The conference concluded with a dialogue on cross-border economic cooperation in the Tumen River Area and Korean Peninsula.  Progress continues in North Korea, although the realization of plans remains unclear.  Quality of life has improved substantially in Pyongyang and the South continues to search for mechanisms of cooperation with the DPRK as it develops special economic zones.  Russia and China proposed transnational rail and highway infrastructure to facilitate trade across the sub-region.  More opportunities for cooperation are expected to emerge as member countries overcome cultural boundaries and increase interpersonal communication.

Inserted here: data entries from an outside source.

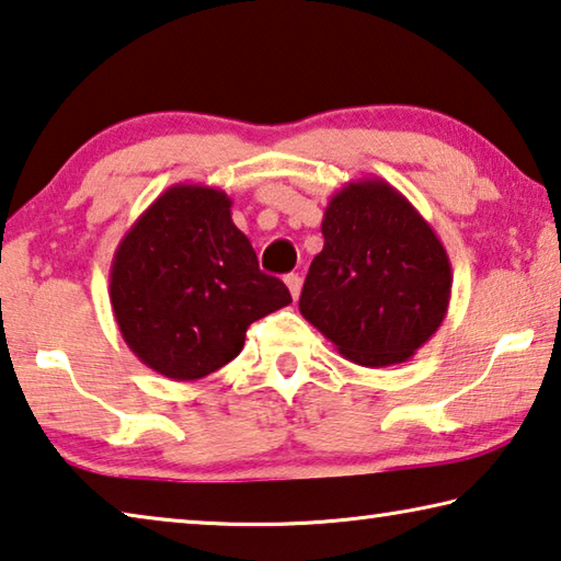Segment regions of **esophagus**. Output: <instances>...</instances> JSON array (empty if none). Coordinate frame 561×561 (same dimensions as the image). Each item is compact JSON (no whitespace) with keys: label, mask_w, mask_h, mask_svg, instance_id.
Here are the masks:
<instances>
[{"label":"esophagus","mask_w":561,"mask_h":561,"mask_svg":"<svg viewBox=\"0 0 561 561\" xmlns=\"http://www.w3.org/2000/svg\"><path fill=\"white\" fill-rule=\"evenodd\" d=\"M286 286H288V290H290V296H293V300H298V296H300V288H302V278L298 273H290V275H286Z\"/></svg>","instance_id":"1"}]
</instances>
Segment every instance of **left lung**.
I'll return each mask as SVG.
<instances>
[{
	"instance_id": "1",
	"label": "left lung",
	"mask_w": 561,
	"mask_h": 561,
	"mask_svg": "<svg viewBox=\"0 0 561 561\" xmlns=\"http://www.w3.org/2000/svg\"><path fill=\"white\" fill-rule=\"evenodd\" d=\"M320 231L300 316L347 360L405 363L443 325L453 290L433 226L388 181L357 179L330 198Z\"/></svg>"
}]
</instances>
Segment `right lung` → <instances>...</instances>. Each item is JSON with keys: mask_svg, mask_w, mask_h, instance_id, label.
<instances>
[{"mask_svg": "<svg viewBox=\"0 0 561 561\" xmlns=\"http://www.w3.org/2000/svg\"><path fill=\"white\" fill-rule=\"evenodd\" d=\"M108 298L124 343L163 378L198 380L243 351L253 320L290 302L265 275L224 191L176 183L118 243Z\"/></svg>", "mask_w": 561, "mask_h": 561, "instance_id": "add662e5", "label": "right lung"}]
</instances>
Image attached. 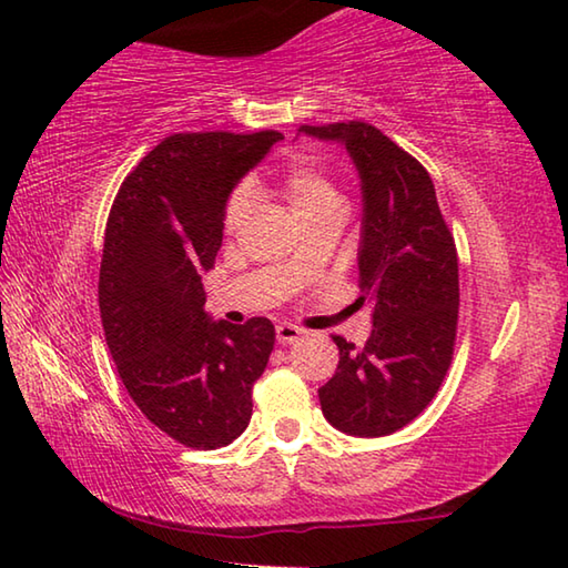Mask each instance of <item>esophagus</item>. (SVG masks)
Masks as SVG:
<instances>
[{"label":"esophagus","instance_id":"34e87169","mask_svg":"<svg viewBox=\"0 0 568 568\" xmlns=\"http://www.w3.org/2000/svg\"><path fill=\"white\" fill-rule=\"evenodd\" d=\"M305 331L303 328H297V325H293V323H281L275 328V335H277V343H283V345H291V343H295L297 338H301Z\"/></svg>","mask_w":568,"mask_h":568}]
</instances>
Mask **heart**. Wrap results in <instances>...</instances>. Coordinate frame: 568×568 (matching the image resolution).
Listing matches in <instances>:
<instances>
[{"label": "heart", "instance_id": "b5f03b06", "mask_svg": "<svg viewBox=\"0 0 568 568\" xmlns=\"http://www.w3.org/2000/svg\"><path fill=\"white\" fill-rule=\"evenodd\" d=\"M283 192L295 215L338 200V192H335L331 178L325 175V170L313 158H301L293 162L291 170H287L283 178ZM247 210H250V192L245 187H240L230 195L225 205L227 233H237V230L243 227Z\"/></svg>", "mask_w": 568, "mask_h": 568}]
</instances>
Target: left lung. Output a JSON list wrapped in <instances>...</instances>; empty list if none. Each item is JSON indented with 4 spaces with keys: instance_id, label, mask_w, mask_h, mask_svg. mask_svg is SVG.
Returning a JSON list of instances; mask_svg holds the SVG:
<instances>
[{
    "instance_id": "1",
    "label": "left lung",
    "mask_w": 568,
    "mask_h": 568,
    "mask_svg": "<svg viewBox=\"0 0 568 568\" xmlns=\"http://www.w3.org/2000/svg\"><path fill=\"white\" fill-rule=\"evenodd\" d=\"M338 142L361 178L358 285L373 301L363 348L341 335L335 376L318 388L323 416L343 434L390 436L418 416L444 383L456 343L458 255L434 180L416 158L368 122L313 128Z\"/></svg>"
}]
</instances>
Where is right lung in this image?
<instances>
[{
	"instance_id": "obj_1",
	"label": "right lung",
	"mask_w": 568,
	"mask_h": 568,
	"mask_svg": "<svg viewBox=\"0 0 568 568\" xmlns=\"http://www.w3.org/2000/svg\"><path fill=\"white\" fill-rule=\"evenodd\" d=\"M283 134L180 132L148 152L114 197L100 265L112 361L150 423L190 448L233 444L275 345L267 318L213 321L203 273L223 245L225 205Z\"/></svg>"
}]
</instances>
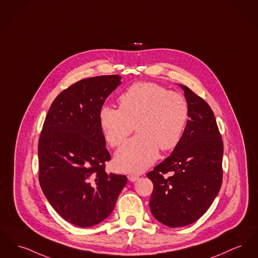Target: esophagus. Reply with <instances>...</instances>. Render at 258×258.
Returning a JSON list of instances; mask_svg holds the SVG:
<instances>
[{"instance_id":"1","label":"esophagus","mask_w":258,"mask_h":258,"mask_svg":"<svg viewBox=\"0 0 258 258\" xmlns=\"http://www.w3.org/2000/svg\"><path fill=\"white\" fill-rule=\"evenodd\" d=\"M127 178H128L130 181L136 182L139 179V176L136 175V174H130V175H127Z\"/></svg>"}]
</instances>
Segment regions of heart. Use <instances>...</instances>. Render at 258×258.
Returning <instances> with one entry per match:
<instances>
[{
  "label": "heart",
  "mask_w": 258,
  "mask_h": 258,
  "mask_svg": "<svg viewBox=\"0 0 258 258\" xmlns=\"http://www.w3.org/2000/svg\"><path fill=\"white\" fill-rule=\"evenodd\" d=\"M120 108L101 107L99 125L107 142L120 146L135 130L138 135L116 153L115 166L123 172H141L158 159L159 148L174 149L189 118L185 97L155 83H137L119 97Z\"/></svg>",
  "instance_id": "obj_1"
}]
</instances>
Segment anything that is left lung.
<instances>
[{"mask_svg": "<svg viewBox=\"0 0 258 258\" xmlns=\"http://www.w3.org/2000/svg\"><path fill=\"white\" fill-rule=\"evenodd\" d=\"M189 107V120L179 144L147 174L154 189L153 216L168 227L189 225L205 214L222 183L223 142L209 104L179 85Z\"/></svg>", "mask_w": 258, "mask_h": 258, "instance_id": "left-lung-1", "label": "left lung"}]
</instances>
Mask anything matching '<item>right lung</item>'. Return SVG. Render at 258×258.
<instances>
[{
	"instance_id": "obj_1",
	"label": "right lung",
	"mask_w": 258,
	"mask_h": 258,
	"mask_svg": "<svg viewBox=\"0 0 258 258\" xmlns=\"http://www.w3.org/2000/svg\"><path fill=\"white\" fill-rule=\"evenodd\" d=\"M119 75L84 79L51 103L39 140V181L51 207L79 227L102 222L113 212L127 178L105 171L111 159L99 110L121 85Z\"/></svg>"
}]
</instances>
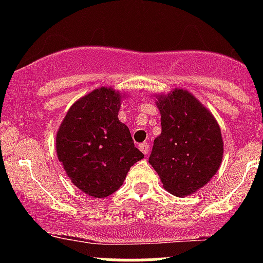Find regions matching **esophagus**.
I'll return each mask as SVG.
<instances>
[{
    "instance_id": "1",
    "label": "esophagus",
    "mask_w": 263,
    "mask_h": 263,
    "mask_svg": "<svg viewBox=\"0 0 263 263\" xmlns=\"http://www.w3.org/2000/svg\"><path fill=\"white\" fill-rule=\"evenodd\" d=\"M139 148L142 151V153L145 154V155H147L148 154V150H150V147H148V145L146 142H142V144L139 145Z\"/></svg>"
}]
</instances>
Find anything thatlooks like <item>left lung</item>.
Masks as SVG:
<instances>
[{
    "label": "left lung",
    "mask_w": 263,
    "mask_h": 263,
    "mask_svg": "<svg viewBox=\"0 0 263 263\" xmlns=\"http://www.w3.org/2000/svg\"><path fill=\"white\" fill-rule=\"evenodd\" d=\"M161 134L154 140L148 163L163 187L174 196H188L219 171L224 144L216 119L191 92L174 89L158 95Z\"/></svg>",
    "instance_id": "obj_1"
}]
</instances>
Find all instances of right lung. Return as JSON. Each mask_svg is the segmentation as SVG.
<instances>
[{"instance_id":"right-lung-1","label":"right lung","mask_w":263,"mask_h":263,"mask_svg":"<svg viewBox=\"0 0 263 263\" xmlns=\"http://www.w3.org/2000/svg\"><path fill=\"white\" fill-rule=\"evenodd\" d=\"M122 95L99 87L76 100L63 118L55 150L71 182L86 195L104 198L144 158L128 127L118 119Z\"/></svg>"}]
</instances>
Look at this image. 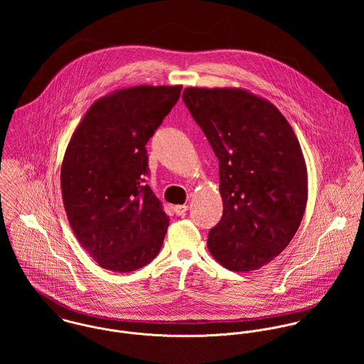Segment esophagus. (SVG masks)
<instances>
[{"label": "esophagus", "instance_id": "34e87169", "mask_svg": "<svg viewBox=\"0 0 364 364\" xmlns=\"http://www.w3.org/2000/svg\"><path fill=\"white\" fill-rule=\"evenodd\" d=\"M188 208H189L188 205H179V206H175L173 210H175V214H176V215H183V214L188 211Z\"/></svg>", "mask_w": 364, "mask_h": 364}]
</instances>
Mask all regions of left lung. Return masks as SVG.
Here are the masks:
<instances>
[{"label":"left lung","instance_id":"1","mask_svg":"<svg viewBox=\"0 0 364 364\" xmlns=\"http://www.w3.org/2000/svg\"><path fill=\"white\" fill-rule=\"evenodd\" d=\"M182 98L218 158L224 210L208 251L228 270H258L290 244L306 211L297 136L274 105L242 88L189 87Z\"/></svg>","mask_w":364,"mask_h":364}]
</instances>
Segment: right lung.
Returning <instances> with one entry per match:
<instances>
[{"label":"right lung","mask_w":364,"mask_h":364,"mask_svg":"<svg viewBox=\"0 0 364 364\" xmlns=\"http://www.w3.org/2000/svg\"><path fill=\"white\" fill-rule=\"evenodd\" d=\"M182 85L113 91L90 106L61 164V196L80 245L104 269L127 273L154 259L169 217L149 185L146 144Z\"/></svg>","instance_id":"1"}]
</instances>
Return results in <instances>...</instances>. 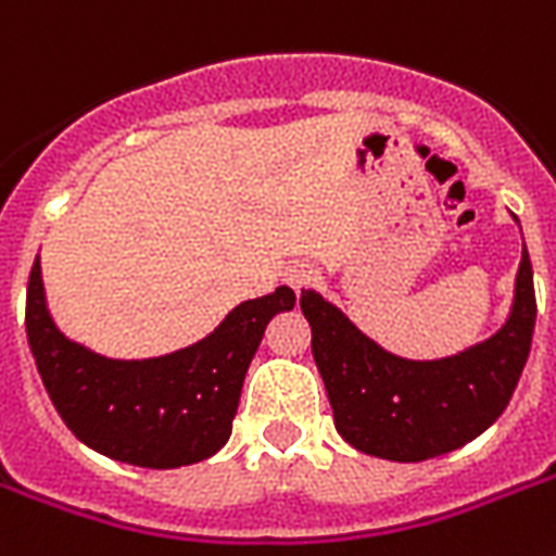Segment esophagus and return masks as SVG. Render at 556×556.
Listing matches in <instances>:
<instances>
[{
    "label": "esophagus",
    "instance_id": "34e87169",
    "mask_svg": "<svg viewBox=\"0 0 556 556\" xmlns=\"http://www.w3.org/2000/svg\"><path fill=\"white\" fill-rule=\"evenodd\" d=\"M286 282L294 291H300V288H308L314 282V277H317V270H314V265H308V262H294V265H288L286 268Z\"/></svg>",
    "mask_w": 556,
    "mask_h": 556
}]
</instances>
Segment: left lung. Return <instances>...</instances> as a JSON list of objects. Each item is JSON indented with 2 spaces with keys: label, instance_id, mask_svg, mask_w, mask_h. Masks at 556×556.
Here are the masks:
<instances>
[{
  "label": "left lung",
  "instance_id": "obj_1",
  "mask_svg": "<svg viewBox=\"0 0 556 556\" xmlns=\"http://www.w3.org/2000/svg\"><path fill=\"white\" fill-rule=\"evenodd\" d=\"M300 308L340 435L369 456L424 462L473 441L505 413L534 338V270L522 248L508 323L444 361L389 355L317 291H303Z\"/></svg>",
  "mask_w": 556,
  "mask_h": 556
}]
</instances>
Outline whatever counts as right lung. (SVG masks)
<instances>
[{"label": "right lung", "instance_id": "obj_1", "mask_svg": "<svg viewBox=\"0 0 556 556\" xmlns=\"http://www.w3.org/2000/svg\"><path fill=\"white\" fill-rule=\"evenodd\" d=\"M294 303V291L279 286L274 294L236 305L195 346L150 361H112L56 329L37 256L25 331L51 404L83 444L126 465L169 470L225 447L265 326Z\"/></svg>", "mask_w": 556, "mask_h": 556}]
</instances>
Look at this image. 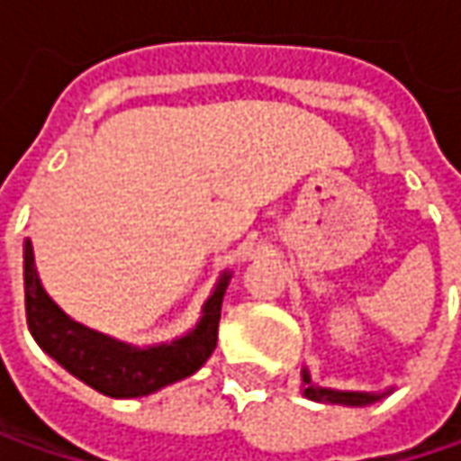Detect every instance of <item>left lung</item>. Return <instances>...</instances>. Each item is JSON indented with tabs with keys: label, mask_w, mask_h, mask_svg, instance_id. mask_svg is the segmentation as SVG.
Segmentation results:
<instances>
[{
	"label": "left lung",
	"mask_w": 461,
	"mask_h": 461,
	"mask_svg": "<svg viewBox=\"0 0 461 461\" xmlns=\"http://www.w3.org/2000/svg\"><path fill=\"white\" fill-rule=\"evenodd\" d=\"M304 382L310 384V376L304 374ZM304 394L310 400H317V402H338V405H369L376 397L374 394H364V392H332V390H320V387H307Z\"/></svg>",
	"instance_id": "left-lung-1"
}]
</instances>
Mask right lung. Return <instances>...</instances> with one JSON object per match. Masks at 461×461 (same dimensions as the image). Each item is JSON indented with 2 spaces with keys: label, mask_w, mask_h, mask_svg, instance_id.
<instances>
[{
  "label": "right lung",
  "mask_w": 461,
  "mask_h": 461,
  "mask_svg": "<svg viewBox=\"0 0 461 461\" xmlns=\"http://www.w3.org/2000/svg\"><path fill=\"white\" fill-rule=\"evenodd\" d=\"M227 278L230 276L221 278L219 289L206 302L203 320L188 338H180L170 346L136 350L74 325L64 312L56 310L38 284L32 250L31 245H25V317L38 346L92 390L108 397H139L191 376L206 364L216 348Z\"/></svg>",
  "instance_id": "obj_1"
}]
</instances>
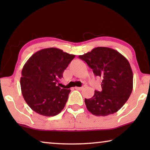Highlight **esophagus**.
Segmentation results:
<instances>
[{"mask_svg":"<svg viewBox=\"0 0 150 150\" xmlns=\"http://www.w3.org/2000/svg\"><path fill=\"white\" fill-rule=\"evenodd\" d=\"M75 89H77V90H83V89H84V87H75Z\"/></svg>","mask_w":150,"mask_h":150,"instance_id":"esophagus-1","label":"esophagus"}]
</instances>
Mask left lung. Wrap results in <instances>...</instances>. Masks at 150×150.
<instances>
[{
    "label": "left lung",
    "instance_id": "8db88e82",
    "mask_svg": "<svg viewBox=\"0 0 150 150\" xmlns=\"http://www.w3.org/2000/svg\"><path fill=\"white\" fill-rule=\"evenodd\" d=\"M79 58L102 80L101 91H95L93 97L85 99L87 110L96 116H107L118 111L132 91L133 74L128 61L107 47H97L79 55Z\"/></svg>",
    "mask_w": 150,
    "mask_h": 150
}]
</instances>
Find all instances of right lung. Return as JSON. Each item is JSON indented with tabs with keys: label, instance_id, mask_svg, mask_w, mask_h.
<instances>
[{
	"label": "right lung",
	"instance_id": "1",
	"mask_svg": "<svg viewBox=\"0 0 150 150\" xmlns=\"http://www.w3.org/2000/svg\"><path fill=\"white\" fill-rule=\"evenodd\" d=\"M75 55L56 48H44L28 59L22 70V93L33 110L55 116L65 107L70 90L57 85Z\"/></svg>",
	"mask_w": 150,
	"mask_h": 150
}]
</instances>
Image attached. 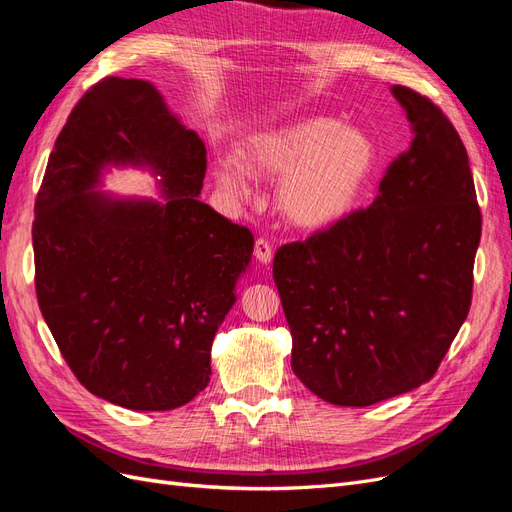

In conclusion, the 23rd annual conference within a broader framework of the regional economic development and cooperation, allowed for national perspectives to be shared in conjunction with energy and resources cooperation. Regional economic integration in terms of institutional dimensions along with physical connectivity through cross border infrastructure development have been articulated. A greater focus has been placed on the greater Tumen River in the larger geographic framework of Northeast Asia linking North America and Europe. The very region that serves the interests of all Northeast Asian countries is the Tumen River Delta area where the Korean Peninsula, China and Russia share borders. Developing this area has strategic meaning, enabling peaceful resolution of conflicts in the Northeast Asian region.

Financing cross border infrastructures in this area will be a great challenge and at the same time, a potentially enormous benefit to the Northeast region as well as internationally. There appears to be a broad consensus on the desirability for a multilateral bank to provide long-term capital for regional infrastructure projects. The bank is aimed at increasing cooperative, balanced and win-win development in the region.

The Northeast Asia Economic Forum is expected to play a coordinating and catalytic role, through disseminating relevant information and facilitating dialogue with and among policymakers in Northeast Asia.